Buğday Konya çiftçisinin hem geleneksel ürünü hem de vazgeçilmezi. Bir çiftçi şirketi olan Konya Şeker’in de buğdaya kucak açmaması zaten düşünülemezdi ve biz de buğdayı da Konya Şeker güvencesi altına aldık. Karapınar’da kurduğumuz tesis yıllık 38.400 ton buğday alacak ve işleyeceği buğdaydan üreteceği bulguru hem iç pazara hem dış pazarlara ulaştıracak. Bu başlangıç. Pazarımızı büyüttükçe alımımızı da büyütebileceğimiz bir tesis burası. Konya Şeker’in bu tesisi kurmasında üç tane temel amacı vardır. Birincisi, biz bir üretici şirketiyiz ve bizim üreticilerimizin en çok ürettiği ürünlerin başında buğday geliyor. Bu tesisle üretici ortaklarımızın buğdayı için, özellikle hasat döneminde bir teminat oluşturmak istedik. Yapacağımız yüksek tonajlı alımlarla fiyatların üretici lehine oluşması için elimiz bu yatırımla biraz daha güçlenecek. İkincisi, bulgur Türk mutfağının klasiği. Orta Asya’dan Anadolu’ya birlikte getirdiğimiz bir ürün. Nasıl İtalyan mutfağının başköşesinde makarna, Çin mutfağının başköşesinde pirinç varsa bizim mutfağımızın başköşesinde de bulgur var. Bulgur sadece mutfağımızda mı var? Çorbasından, dolmasına, et yemeklerinden, kebaplara, salatadan tatlıya kadar 50’nin üzerinde yemeğe tadını veren bulgur kültürümüzde de yer etmiş bir klasik. Atasözlerimizde tavsiyemizi bulgura atıfla vermişiz, Türkülerde sevgiyi, derdi bulgurla anlatmışız, manileri bulgurla süslemişiz. Anadolu’nun bağrında doğmuş, üretim karakterini Anadolu’nun kültür kodlarıyla şekillenmiş, kökü tarlada dalları raflarda olan, buğday üretiminde liderlik koltuğunda oturan Konya’da vücut bulmuş bir gıda şirketi olarak biz bulgur üretmezsek yaptığımız iş eksik olurdu. Üçüncüsü, ticari bir hedeftir ve Türkiye’nin elinde olan bir pazarda Türkiye’nin liderliğini hem pekiştirmeye hem de pazarı biraz daha büyütmemize katkı vermek içindir. 2015 yılı itibarıyla dünyada ticarete konu bulgur miktarı yani ihraç edilen bulgur miktarı 250 bin ton civarında bu ticarette Türkiye’nin payı yaklaşık %80. İkinci büyük ihracatçı ABD. O ABD son yıllarda verdiği teşvik ve desteklerle bu pazarda büyümeye çalışıyor.
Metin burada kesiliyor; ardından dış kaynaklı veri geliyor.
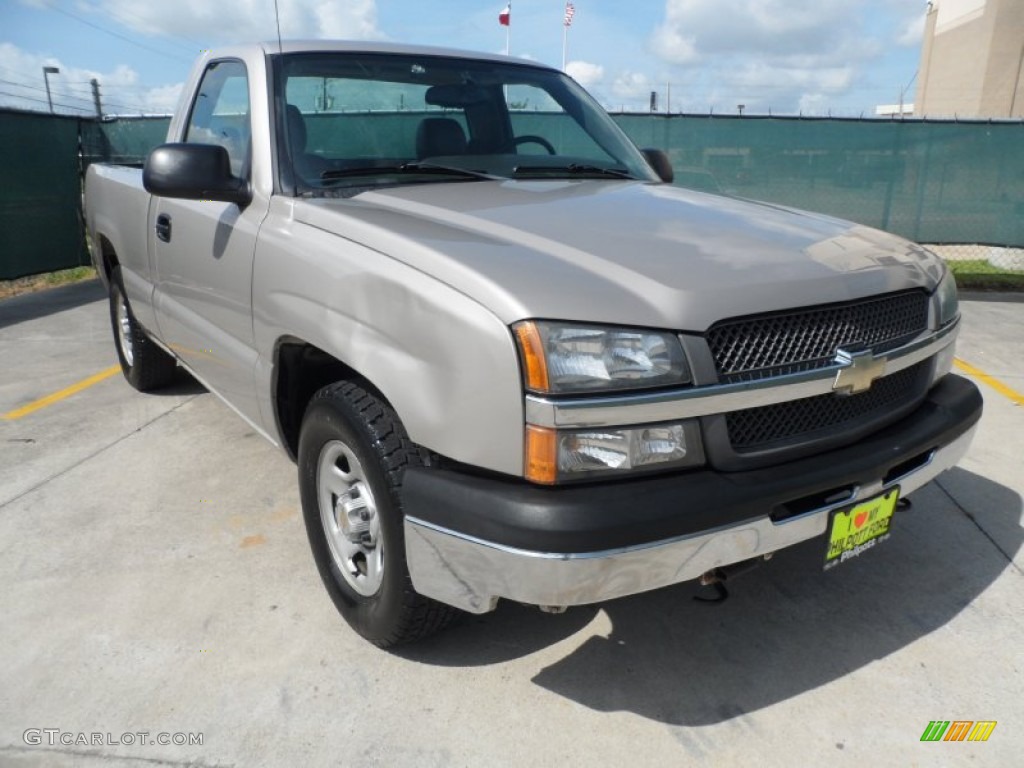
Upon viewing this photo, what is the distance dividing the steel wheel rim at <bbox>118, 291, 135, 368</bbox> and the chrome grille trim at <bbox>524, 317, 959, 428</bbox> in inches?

Dünyanın pek çok yerinde bulgur artık sağlıklı beslenme için temel gıdalar arasında sayılmaya ve tavsiye edilmeye başlandı. Yani büyümeye, büyütülmeye hazırlanılan bir pazar şekilleniyor. Dünyadaki pazarın büyümesini sonuna kadar destekliyoruz, ama o pazarda küçülmemek kaydıyla. Patenti bizde olan bir ürünün pazarında geri düşmemek için, büyüyecek pazardan pay kaptırmamak için hem markalı hem kaliteli üretmemiz gerekiyor ve bizim de bulgur üretimine başlamamızın bir nedeni de budur.”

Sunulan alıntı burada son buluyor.